But meth users are led down a dark path of addiction that often results in criminal behavior — from theft to prostitution — to feed their habit. As the drug takes hold, meth — not children — becomes their No. 1 priority, said Binnicker, a CPS worker for 19 years.

“If you can’t stop using meth, I would say that’s a deal-breaker to regaining your children long term,” Binnicker said.

‘My child was not safe’

Some child maltreatment experts say it’s not safe to leave children with parents who use any drugs, arguing that it exposes children to unnecessary risks and that drugs dull parenting skills.

Tammy Johnson, a former meth user, said she should know.

Tammy Johnson is a drug counselor who works at the Resource Recovery Council and has been dealing with her own chemical dependency issues since 2001.
Max Faulkner

“My child was not safe in my home,” said Johnson, now a 46-year-old substance abuse specialist at Recovery Resource Council. “Anybody who had dope was welcome to come inside. I didn’t care about your criminal history. I didn’t care if you sexually abused kids. If you had dope, you were my friend.”

Johnson said she never thought drug use would make her a bad parent. Then one day in June 2006, a worker with Child Protective Services knocked on her door.

“They showed up on a Monday and had me test on a Thursday,” Johnson said. “I admitted the marijuana use because I knew it would show up in my system. I thought the methamphetamine would be gone by then, but it wasn’t.”

○ ○ ○ ○ ○

Exercise details:
Write out the part of the passage on meth use and parenting from "Some child maltreatment" to "she should know.", swapping "unnecessary risks" for "needless risks".

Excerpted data:
○ ○ ○ ○ ○

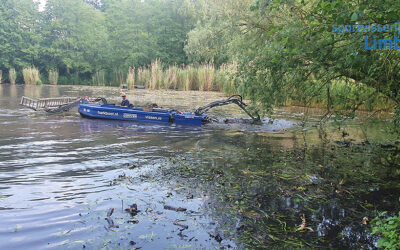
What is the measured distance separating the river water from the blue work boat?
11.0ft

○ ○ ○ ○ ○

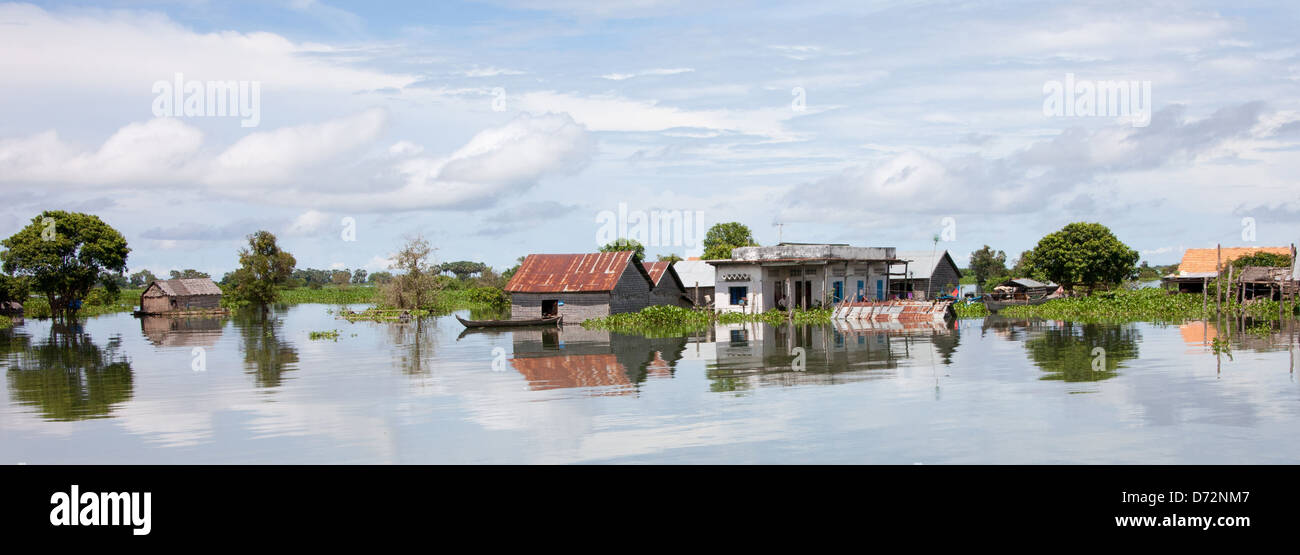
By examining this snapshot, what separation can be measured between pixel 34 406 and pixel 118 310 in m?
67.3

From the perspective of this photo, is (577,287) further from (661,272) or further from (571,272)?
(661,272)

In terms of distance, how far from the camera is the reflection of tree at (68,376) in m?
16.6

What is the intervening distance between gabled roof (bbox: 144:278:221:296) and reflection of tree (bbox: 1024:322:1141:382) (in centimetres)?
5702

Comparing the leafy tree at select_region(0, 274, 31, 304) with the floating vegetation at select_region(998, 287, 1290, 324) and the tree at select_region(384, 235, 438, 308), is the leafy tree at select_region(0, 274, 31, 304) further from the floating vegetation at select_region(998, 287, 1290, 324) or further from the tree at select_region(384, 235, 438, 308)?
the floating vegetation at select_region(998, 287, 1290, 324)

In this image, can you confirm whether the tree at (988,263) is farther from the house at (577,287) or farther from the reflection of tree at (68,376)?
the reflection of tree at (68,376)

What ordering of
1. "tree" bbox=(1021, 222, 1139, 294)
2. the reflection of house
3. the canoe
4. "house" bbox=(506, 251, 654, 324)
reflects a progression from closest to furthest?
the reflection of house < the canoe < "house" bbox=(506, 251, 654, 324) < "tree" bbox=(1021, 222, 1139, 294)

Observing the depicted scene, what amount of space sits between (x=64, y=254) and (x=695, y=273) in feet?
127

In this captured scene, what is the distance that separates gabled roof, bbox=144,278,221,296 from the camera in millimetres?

○ ○ ○ ○ ○

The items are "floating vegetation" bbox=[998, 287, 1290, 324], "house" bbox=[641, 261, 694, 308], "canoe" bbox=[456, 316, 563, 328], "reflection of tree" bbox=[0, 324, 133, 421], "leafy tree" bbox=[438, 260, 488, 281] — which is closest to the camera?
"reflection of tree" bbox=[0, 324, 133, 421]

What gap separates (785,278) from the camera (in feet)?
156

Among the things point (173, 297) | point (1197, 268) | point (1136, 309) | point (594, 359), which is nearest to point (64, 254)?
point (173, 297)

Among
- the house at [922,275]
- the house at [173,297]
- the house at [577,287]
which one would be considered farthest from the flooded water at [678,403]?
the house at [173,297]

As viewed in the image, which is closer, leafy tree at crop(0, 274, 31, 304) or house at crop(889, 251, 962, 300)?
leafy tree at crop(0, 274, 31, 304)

○ ○ ○ ○ ○

Result of this task:
Some child maltreatment experts say it’s not safe to leave children with parents who use any drugs, arguing that it exposes children to needless risks and that drugs dull parenting skills.

Tammy Johnson, a former meth user, said she should know.